Late September, Canada’s natural resources minister Seamus O’Regan announced that Ottawa was providing $320 million in emergency funding to support workers and reduce carbon emissions.

It’s a lot of money, but not what the industry had hoped to hear. Husky had proposed that the federal and provincial governments buy an equity stake to restart the multibillion-dollar West White Rose extension project. Newfoundland and Labrador’s deputy premier and finance minister, Siobhan Coady, was quick to respond that the Province doesn’t have the money for that. On October 16, Minister O’Regan firmly quashed any remaining hopes for a federal buy-in, telling CBC news that a large equity position isn’t in the cards.

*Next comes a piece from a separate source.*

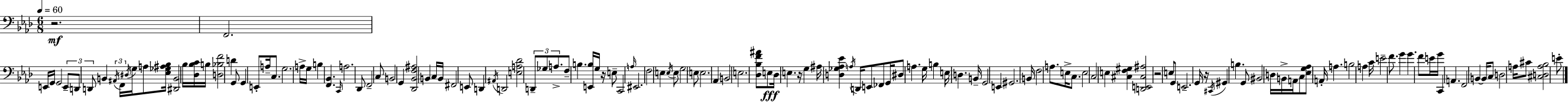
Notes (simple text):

R/h. F2/h. E2/s G2/s G2/h E2/e D2/e D2/e B2/q A#2/s F2/s D#3/s G3/s A3/e [Eb3,Gb3,A#3,Bb3]/s [D#2,B2]/h Bb3/s [Db3,Bb3,C4]/s B3/s [D3,Bb3,F4]/h D4/q G2/e G2/q E2/e A3/s C3/e. G3/h. A3/s G3/s B3/q [F2,Bb2]/q. C2/s A3/h. Db2/e F2/h C3/e B2/h G2/q [Db2,Bb2,F3,A#3]/h B2/q C3/s B2/s F#2/h E2/e D2/q A#2/s D2/h [E3,A3,Db4]/h D2/e Gb3/e A3/e. F3/e B3/q. [E2,B3]/s G3/s R/s E3/e C2/h A3/s EIS2/h. F3/h E3/q E3/s E3/e G3/h E3/e E3/h. Ab2/q B2/h E3/h. [Db3,Bb3,F4,A#4]/e E3/e Db3/s E3/q. R/s G3/q A#3/s [D3,Gb3,Ab3,Eb4]/q A3/s D2/s E2/e FES2/e G2/s D#3/e A3/q. G3/s B3/q E3/s D3/q. B2/s G2/h E2/q G#2/h. B2/s F3/h A3/e. E3/s C3/e. E3/h C3/h E3/q [C#3,F3,G#3]/q [D2,E2,C#3,A#3]/h R/h E3/e G2/e E2/h. G2/s R/s C#2/s G#2/q B3/q. G2/e BIS2/h D3/s B2/s A2/s C3/e [Eb3,G3,Ab3]/e A2/s A3/q. B3/h A3/q C4/s E4/h F4/e. G4/q G4/q. F4/e E4/s G4/s C2/q A2/q. F2/h B2/q B2/s C3/e D3/h A3/s C#4/e [C#3,D3,A3,Bb3]/h E4/e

“Newfoundland and Labrador’s offshore oil and gas industry contributed more than $22 billion in royalties (to the end of 2019) and directly employed over 6,000 people (at the end of March 2020).

—October 15, 2020 News Release, Government of N.L.


The Province established an Oil and Gas Industry Recovery Task Force to determine how the $320 million should be spent. Announced on October 15, the 21-member volunteer Task Force was given 30 days to “submit recommendations for eligibility parameters and prioritization criteria”. They have 90 days to submit their recommendations for immediate action.

The best hope for the sector’s recovery? A rebound in the price of oil. Brent Crude, which peaked at $140 per barrel in April 2008, dropped to $23 in March. As of press time, it had climbed back up to $43 per barrel.